MS-DOS revisited: building a handy utility disk

This content is 16 years old. I don't routinely update old blog posts as they are only intended to represent a view at a particular point in time. Please be warned that the information here may be out of date.

A couple of years back I was writing about trying to squeeze Windows PE onto a 128MB/256MB USB thumb drive and how times change – these days I have piles of unused 128MB, 256MB and 512MB USB sticks that have become redundant because I have larger portable data storage devices available.

Then, as I was preparing to image a PC, I found myself using 1.44MB floppy disks and it all got very frustrating. Just enough to boot the system used half the disk and that was without any utilities – the version of Symantec Ghost that I used recently won’t even fit on a floppy disk. So, I decided to put one of my old USB sticks to use as an “ultimate boot disk” – much easier to update than the CD-based versions we were putting together a few years back.

Despite having a pile of smaller USB thumb drives doing nothing, I decided to use one of the 1GB sticks that EMC were giving away at the Windows Server 2008 launch (plenty of space for expansion).

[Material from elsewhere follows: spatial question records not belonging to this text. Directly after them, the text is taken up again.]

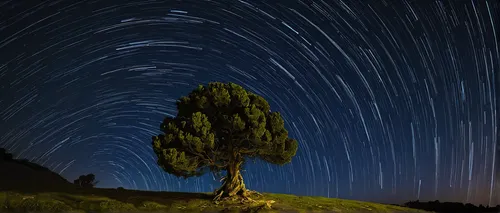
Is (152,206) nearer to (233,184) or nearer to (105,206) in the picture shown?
(105,206)

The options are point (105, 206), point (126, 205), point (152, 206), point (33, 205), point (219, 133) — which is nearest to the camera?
point (33, 205)

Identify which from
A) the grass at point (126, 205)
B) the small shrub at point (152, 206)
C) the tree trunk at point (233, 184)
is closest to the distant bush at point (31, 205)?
the grass at point (126, 205)

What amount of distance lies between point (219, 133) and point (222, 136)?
1.14 ft

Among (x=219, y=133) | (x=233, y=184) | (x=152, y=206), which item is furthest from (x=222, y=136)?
(x=152, y=206)

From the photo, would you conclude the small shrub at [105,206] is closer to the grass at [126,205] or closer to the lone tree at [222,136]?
the grass at [126,205]

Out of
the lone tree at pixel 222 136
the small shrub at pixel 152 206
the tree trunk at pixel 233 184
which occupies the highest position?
the lone tree at pixel 222 136

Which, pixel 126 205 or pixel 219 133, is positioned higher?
A: pixel 219 133

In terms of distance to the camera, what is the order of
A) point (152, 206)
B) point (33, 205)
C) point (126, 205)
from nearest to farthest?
1. point (33, 205)
2. point (126, 205)
3. point (152, 206)

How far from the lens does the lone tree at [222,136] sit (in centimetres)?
2867

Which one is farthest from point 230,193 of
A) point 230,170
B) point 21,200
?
point 21,200

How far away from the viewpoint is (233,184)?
30.7 meters

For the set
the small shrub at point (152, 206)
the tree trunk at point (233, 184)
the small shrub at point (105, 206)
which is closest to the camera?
the small shrub at point (105, 206)

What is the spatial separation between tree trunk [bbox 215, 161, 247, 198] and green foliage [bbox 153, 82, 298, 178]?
51cm

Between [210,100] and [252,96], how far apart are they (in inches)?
147
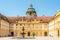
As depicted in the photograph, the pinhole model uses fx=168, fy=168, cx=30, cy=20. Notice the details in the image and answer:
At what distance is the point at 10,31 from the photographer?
75.5 metres

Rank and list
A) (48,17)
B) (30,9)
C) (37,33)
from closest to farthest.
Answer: (37,33) → (48,17) → (30,9)

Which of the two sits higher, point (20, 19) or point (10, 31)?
point (20, 19)

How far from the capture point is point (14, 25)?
75.9 m

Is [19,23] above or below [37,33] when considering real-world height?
above

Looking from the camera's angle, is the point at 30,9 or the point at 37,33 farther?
the point at 30,9

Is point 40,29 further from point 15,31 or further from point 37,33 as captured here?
point 15,31

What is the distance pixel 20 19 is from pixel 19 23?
7.46ft

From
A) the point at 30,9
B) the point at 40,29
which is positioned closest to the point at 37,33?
the point at 40,29

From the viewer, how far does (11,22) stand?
250 feet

The first step is to make the drive bootable – I used the HP USB disk storage format tool v2.1.8 (SP27608) to format the drive and put a basic Windows ME boot subsystem on it (using a disk created with the Windows XP disk format tool as a reference image) but there are other options.

Why Windows ME? Well, because it’s easy – Windows XP creates ME boot disks – and because it was a prerequisite for the the next stage – network booting using Brad Driver’s universal TCP/IP network boot disk. There are many sites on the ‘net that offer network boot disks (including bootdisk.com) but the one I chose manages to include a huge range of drivers and it fits on 1.44MB floppy.

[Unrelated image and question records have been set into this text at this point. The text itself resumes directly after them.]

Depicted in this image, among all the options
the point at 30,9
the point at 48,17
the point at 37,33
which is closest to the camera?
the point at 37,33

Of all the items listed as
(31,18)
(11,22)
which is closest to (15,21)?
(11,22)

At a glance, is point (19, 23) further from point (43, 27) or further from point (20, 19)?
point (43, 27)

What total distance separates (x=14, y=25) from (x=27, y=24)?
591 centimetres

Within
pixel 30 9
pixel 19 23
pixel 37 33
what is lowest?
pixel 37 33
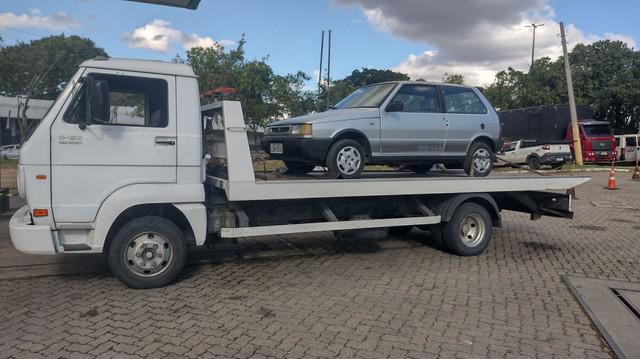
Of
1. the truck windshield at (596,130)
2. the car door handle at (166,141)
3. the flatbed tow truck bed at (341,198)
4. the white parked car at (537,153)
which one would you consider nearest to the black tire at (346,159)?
the flatbed tow truck bed at (341,198)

Basically, the disk boots a very basic operating system before expanding itself to a RAM disk and reloading the command shell. USB device support is still experimental (at v6.2) but after much experimentation I worked out that I could use the makedisk script provided with the download but in order to avoid a loop of pressing CTRL+ALT+DEL to restart the computer I needed to edit the config.sys file so that the line shell=n:\command.com /e:4096 /p used c: instead of n: for the command interpreter (my drive was formatted as USB-HDD, this may not be necessary for other USB boot options) and I also removed the hidden attribute from command.com to avoid a file not found error (that didn’t seem to affect the operation of the disk in any other way). After this, the NIC is auto-detected and an appropriate network driver loaded, obtaining TCP/IP information from DHCP and logging on to the network.

With network booting working well (at least on the IBM ThinkPad T40 that I tested against – older machines may not have the necessary BIOS support), I added an autorun.inf file for when I use the drive within Windows. This file includes the following items and really just sets the drive icon and description:
Custom USB drive icon
[autorun]
label=USB Network Boot Disk (1GB)
icon=shell32.dll,12

Finally, the whole purpose of this disk is to run some utilities. At this point you can name your own poison but I created a C:\Tools folder (C:\Utilities is too long for 8.3 file naming, although C:\Utils could have worked) and started to pile in my favourite 16-bit .COM and .EXE files – I’m sure the list will grow substantially over time. There may be some issues with memory management but there is plenty of space to add a variety of tools and theoretically there could be multiple boot options too.

It’s been a long time since I played around in MS-DOS and there is very little call for it these days (I should really be doing this with Windows PE) but every so often it’s good to return to your roots.